Many Worlds

For centuries, man believed that the sun revolves around the earth. Centuries later, he still thinks that time moves clockwise. ~Robert Brault

Every now and again, I pick up a book that discusses time in some form of the concept of multiple universes, or the many-worlds interpretation. Math and science are certainly not my strong points, so when these books set off on explorations of quantum physics, my head spins.

But I keep coming back to the concept. My husband and I often joke that our “alternate selves” are off doing crazy-wonderful things based on the different choices we/they made along the pathway of life. Like if one of us had accepted a different job offer, we’d be off living in the wilds of North Dakota or somewhere back in central Illinois. Our choices become catalysts for speculations of what-might-have-beens along the way. We joke about it, but there are authors and scientists for whom the idea is more than a possibility.

The first time I remember encountering this idea was when I was reading Richard Bach. After his best-selling work Jonathan Livingston Seagull, Bach wrote many other books. But two in particular took spots on my shelf, not necessarily for the writing itself, but for the ideas. His book about meeting his second wife, Leslie Parrish, The Bridge Across Forever, was followed a few years later by One. In One, Bach refines his theories about the existence of parallel universes. He also introduces readers to one of the primary concepts in an interview he did with John Harricharan:

“One” came from a long-term curiosity about what might have been, what would have become of us if I had run from love; if Leslie had? Who are those people we might have been? Where are they now? Then one day I picked up a little book, The Many Worlds Interpretation of Quantum Mechanics. It says that every possible event that can happen, does happen in an alternate space-time. It’s like the theory of relativity itself; it’s incredible, but no one can fault the math!

Physicists do not accept the idea of time. They say, “There is no space-time, there is not time, there is no before, there is no after. The question what happens ‘next’ is without meaning” I thought, if all these other paths exist, and if there is no such thing as time, when all paths must be simultaneous! But how can this be? How can opposites be true? And I went to sleep thinking about that and all of a sudden I was looking down on this infinite pattern and it all clicked, everything made sense!

There is actually serious physics and philosophy behind the MWI, or Many Worlds Interpretation, strongly rooted in quantum science. In the MWI entry in the Stanford Encyclopedia of Philosophy, the authors give scientific voice to the idea Bach raised in One: “In particular, every time a quantum experiment with different outcomes with non-zero probability is performed, all outcomes are obtained, each in a different world, even if we are aware only of the world with the outcome we have seen.” The article is science-heavy, especially when it gets into formulas about the quantum state, but an interesting read on the possibility or probability of the existence of many worlds.

## DATA RECORDS

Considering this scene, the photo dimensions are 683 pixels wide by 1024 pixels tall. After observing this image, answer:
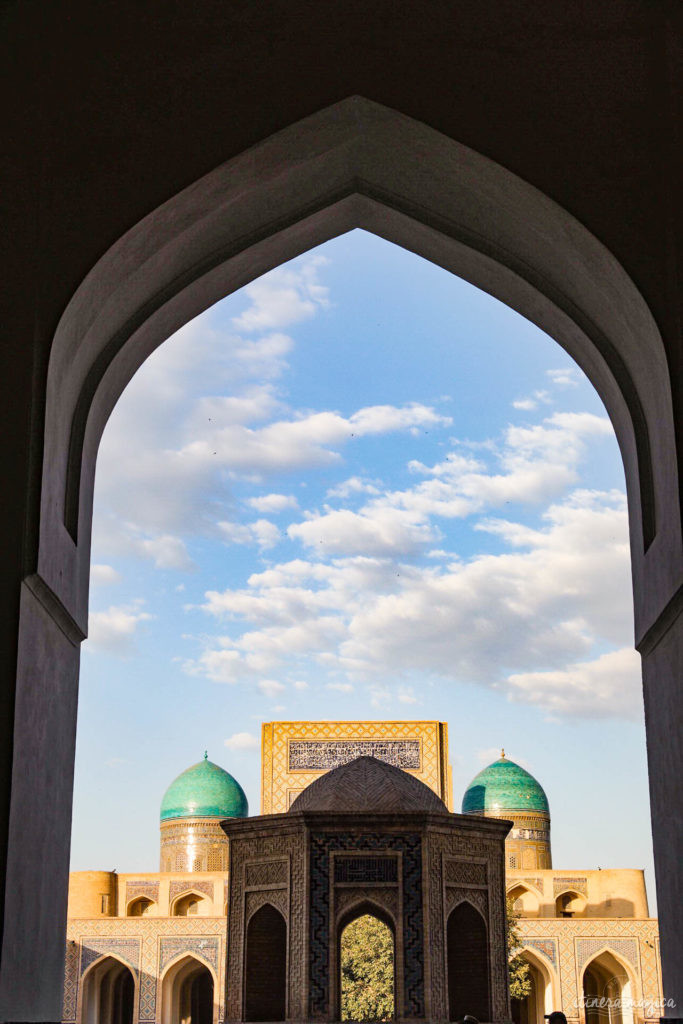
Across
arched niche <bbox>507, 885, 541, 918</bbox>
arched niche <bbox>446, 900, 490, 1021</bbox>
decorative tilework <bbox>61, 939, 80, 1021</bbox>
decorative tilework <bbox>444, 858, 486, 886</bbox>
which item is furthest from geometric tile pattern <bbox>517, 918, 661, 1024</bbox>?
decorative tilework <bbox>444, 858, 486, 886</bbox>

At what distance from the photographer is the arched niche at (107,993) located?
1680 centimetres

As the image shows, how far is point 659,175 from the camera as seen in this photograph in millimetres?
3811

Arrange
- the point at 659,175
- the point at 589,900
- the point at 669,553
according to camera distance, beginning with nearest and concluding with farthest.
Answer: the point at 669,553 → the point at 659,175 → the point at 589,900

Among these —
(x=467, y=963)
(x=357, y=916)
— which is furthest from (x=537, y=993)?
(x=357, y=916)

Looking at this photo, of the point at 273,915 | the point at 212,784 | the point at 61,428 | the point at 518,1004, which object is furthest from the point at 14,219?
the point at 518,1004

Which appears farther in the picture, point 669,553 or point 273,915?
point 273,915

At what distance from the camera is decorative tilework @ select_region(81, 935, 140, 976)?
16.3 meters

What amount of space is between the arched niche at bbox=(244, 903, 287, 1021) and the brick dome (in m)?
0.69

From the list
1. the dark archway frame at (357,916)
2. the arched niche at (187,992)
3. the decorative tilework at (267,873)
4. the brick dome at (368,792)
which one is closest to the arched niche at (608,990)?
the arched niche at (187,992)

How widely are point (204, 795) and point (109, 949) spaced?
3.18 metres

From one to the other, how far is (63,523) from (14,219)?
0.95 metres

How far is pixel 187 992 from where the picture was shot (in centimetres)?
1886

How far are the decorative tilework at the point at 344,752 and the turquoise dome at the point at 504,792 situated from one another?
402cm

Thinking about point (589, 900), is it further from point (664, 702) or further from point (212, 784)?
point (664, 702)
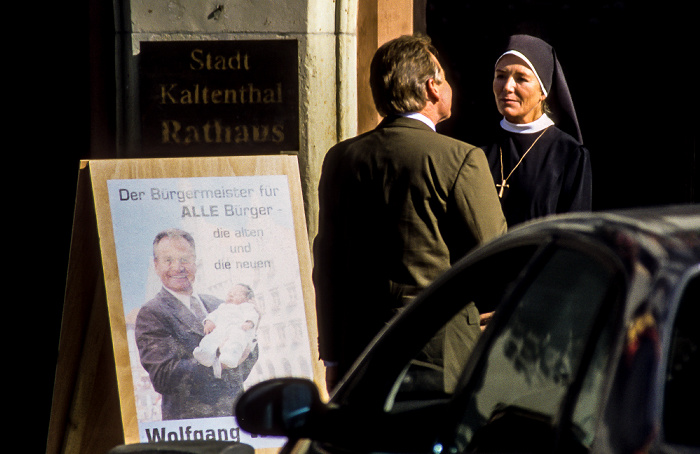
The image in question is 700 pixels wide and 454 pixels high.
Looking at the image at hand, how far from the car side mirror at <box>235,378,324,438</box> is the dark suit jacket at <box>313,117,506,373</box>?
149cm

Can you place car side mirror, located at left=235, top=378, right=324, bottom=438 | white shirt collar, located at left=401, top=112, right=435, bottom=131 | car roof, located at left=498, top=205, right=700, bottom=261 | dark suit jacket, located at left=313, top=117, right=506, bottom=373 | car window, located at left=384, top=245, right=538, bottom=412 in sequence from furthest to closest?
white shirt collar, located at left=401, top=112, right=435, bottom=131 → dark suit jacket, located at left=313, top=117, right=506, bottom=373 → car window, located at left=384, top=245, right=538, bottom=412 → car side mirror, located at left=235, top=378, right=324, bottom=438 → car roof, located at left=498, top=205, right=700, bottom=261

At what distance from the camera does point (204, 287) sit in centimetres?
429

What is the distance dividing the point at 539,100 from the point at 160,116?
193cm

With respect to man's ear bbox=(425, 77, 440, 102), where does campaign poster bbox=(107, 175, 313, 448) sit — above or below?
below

## PROBLEMS AND TASKS
**A)** Rewrite the part of the many-worlds essay between "But I keep coming" and "than a possibility.", inclusive, replacing "North Dakota" with "Montana".
**B)** Translate this sentence from the many-worlds essay into Spanish: "Our choices become catalysts for speculations of what-might-have-beens along the way."
The items have no connection to the many-worlds essay.

## TASK RESPONSES
**A)**
But I keep coming back to the concept. My husband and I often joke that our “alternate selves” are off doing crazy-wonderful things based on the different choices we/they made along the pathway of life. Like if one of us had accepted a different job offer, we’d be off living in the wilds of Montana or somewhere back in central Illinois. Our choices become catalysts for speculations of what-might-have-beens along the way. We joke about it, but there are authors and scientists for whom the idea is more than a possibility.

**B)** Nuestras decisiones se convierten en catalizadores de especulaciones sobre lo que pudo haber sido a lo largo del camino.